Saturday, March 26, 2016

Higher Minimums

The legislature reaches an agreement with labor unions and the guv.

Lawmakers and labor unions have struck a tentative deal to raise the statewide minimum wage to $10.50 an hour next year and then gradually to $15, averting a costly political campaign this fall and possibly putting California at the forefront of a national movement.

The deal was confirmed Saturday afternoon by sources close to the negotiations who would speak only on condition of anonymity until Gov. Jerry Brown makes a formal announcement as early as Monday. ...

The negotiated deal would boost California's statewide minimum wage from $10 an hour to $10.50 on Jan. 1, 2017, with a 50-cent increase in 2018 and then $1-per-year increases through 2022. Businesses with fewer than 25 employees would have an extra year to comply, delaying their workers receiving a $15 hourly wage until 2023. ...

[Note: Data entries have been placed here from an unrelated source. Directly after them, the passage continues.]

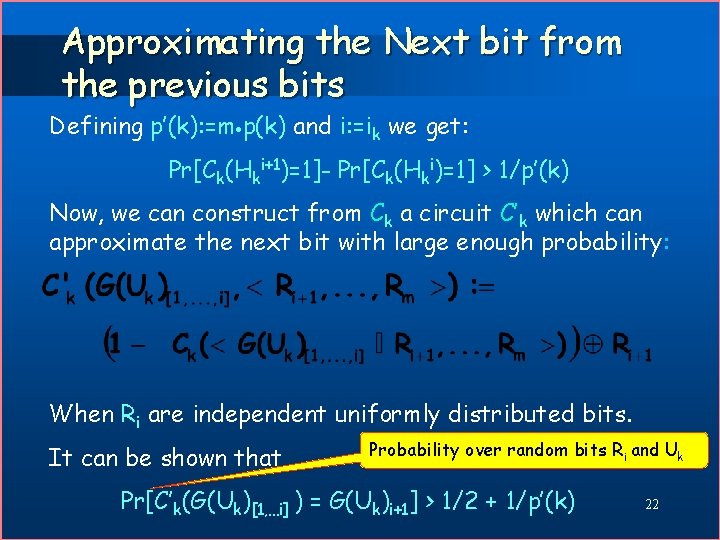 Approximating the Next bit from the previous bits Defining p’(k): =m p(k) and i:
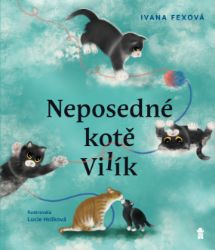 Neposedné kotě Vilík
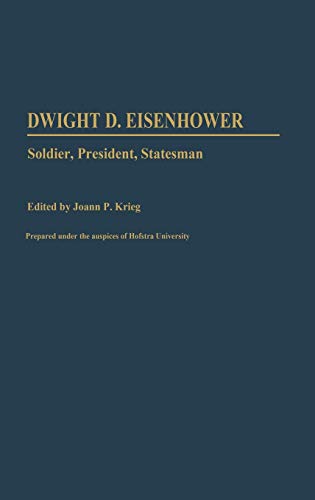 Dwight D. Eisenhower: Soldier, President, Statesman (Contributions in Political Science)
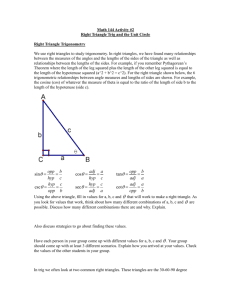 Math 144 Activity #2 Right Triangle Trig and the Unit Circle Right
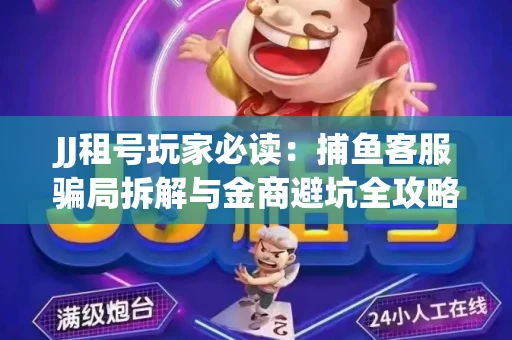 JJ租号玩家必读：捕鱼客服骗局拆解与金商避坑全攻略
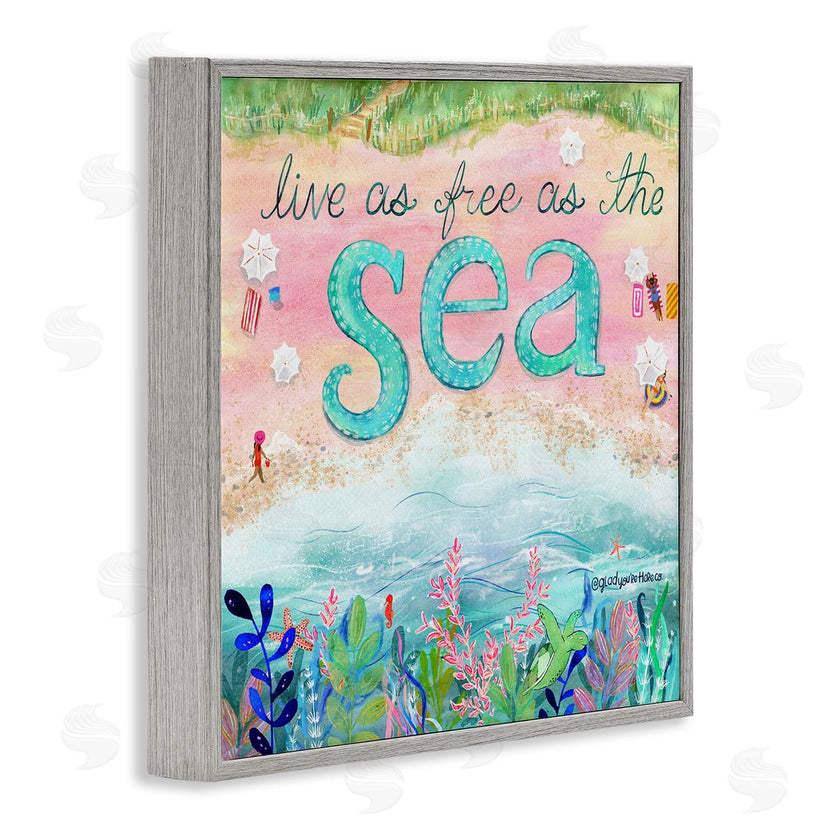 Glad You're Here Co. | Live Free As The Sea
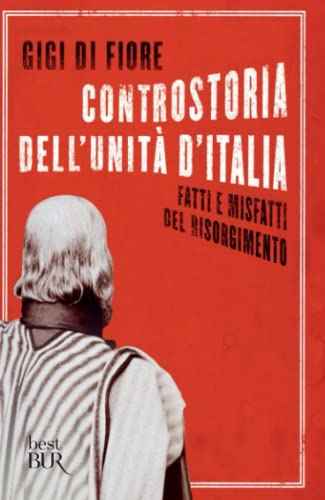 Beispielbild fr Controstoria dell'unit d'Italia zum Verkauf von WorldofBooks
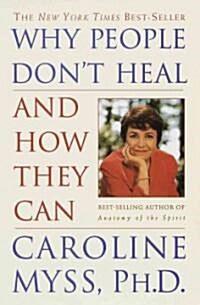 Why People Dont Heal and How They Can (Paperback)
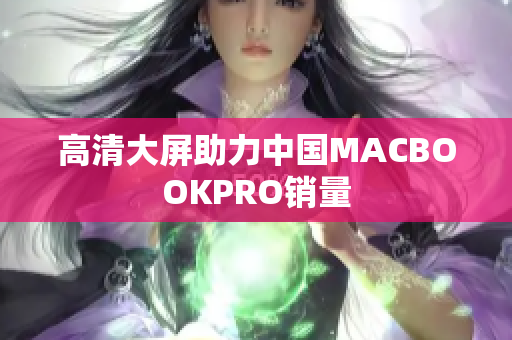 高清大屏助力中国MACBOOKPRO销量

In January, Brown warned of a $4-billion-a-year increase in state budget expenses if public-sector care workers — who are paid the minimum wage — were to receive $15 an hour. The gradual ramping up of wages and benefits in the new agreement is more aligned with Brown's larger budget philosophy. ...

The Movers and Shakers, of course, generally caution that it's better to let "market forces" prevail in where minimum wages are.

And I understand that point of view, the Movers and Shakers are big fans of the Magic of the Market.

Except during that unfortunate meltdown in late 2008. Then, with Wall Street circling the drain and lots of banks and investment firms close to receivership, market forces weren't such a swift idea. The Movers and Shakers were just fine with interference in the Marketplace then, because it was their fannies on the line and not, you know, the riffraff.

So, on balance, I think a wage hike for those struggling to make ends meet is a fine idea.